Segment Open

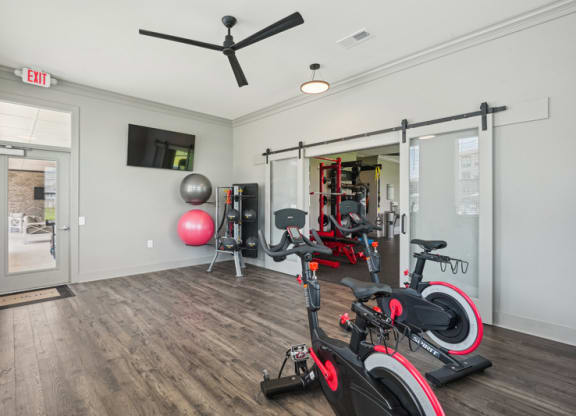 the residence apartments fitness center with exercise equipment and tv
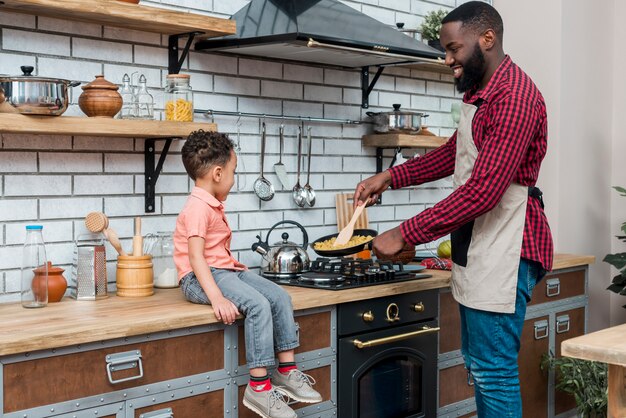 黒人の父と息子が台所で料理をする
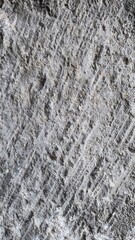 Texture of rough concrete wall with visible patterns and grooves at construction site during daytime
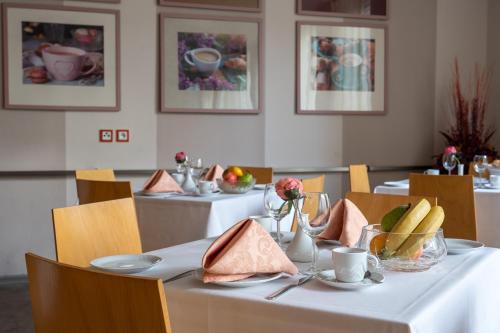 Un comedor con dos mesas con manteles blancos. en Hotel Junior Poděbrady, en Poděbrady
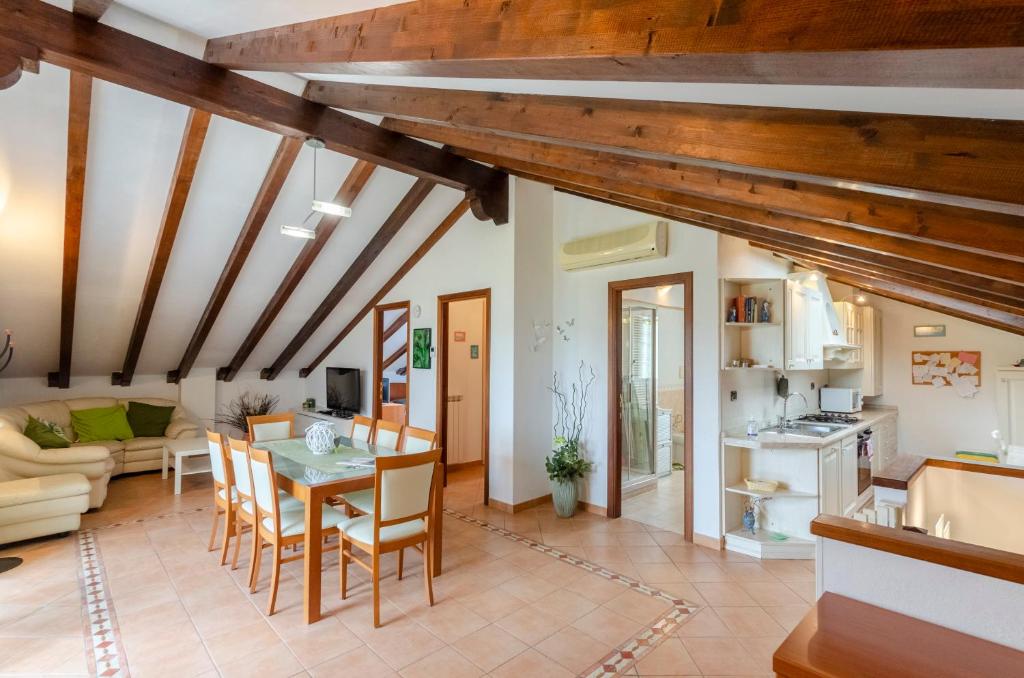 a living room with wooden ceilings and a table and chairs at Ca Do Pescou in Rapallo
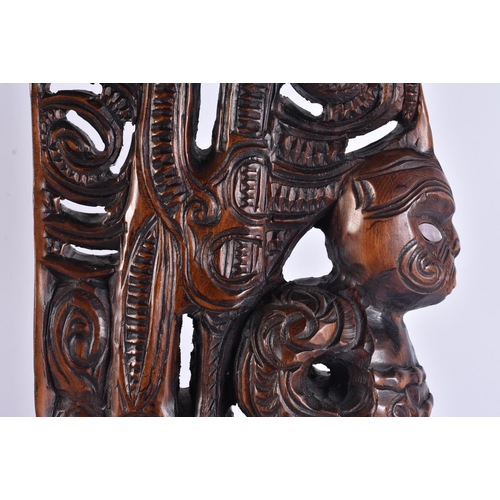 152 - A VERY LARGE NEW ZEALAND MAORI ABELONE SHELL TRIBAL WOOD CARVING. 94 cm x 38 cm.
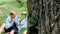 Peeping from behind a tree for a father and two children sitting on a picnic.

Segment Closed

| Task prompt |
Arrange the entries above as a Markdown table with two columns, "Number" and "Text", giving each line its row number and skipping any blank lines. Leave the pictures out of the table.

| Answer to this exercise |
| Number | Text |
|---|---|
| 1 |  the residence apartments fitness center with exercise equipment and tv |
| 2 |  黒人の父と息子が台所で料理をする |
| 3 |  Texture of rough concrete wall with visible patterns and grooves at construction site during daytime |
| 4 |  Un comedor con dos mesas con manteles blancos. en Hotel Junior Poděbrady, en Poděbrady |
| 5 |  a living room with wooden ceilings and a table and chairs at Ca Do Pescou in Rapallo |
| 6 |  152 - A VERY LARGE NEW ZEALAND MAORI ABELONE SHELL TRIBAL WOOD CARVING. 94 cm x 38 cm. |
| 7 |  Peeping from behind a tree for a father and two children sitting on a picnic. |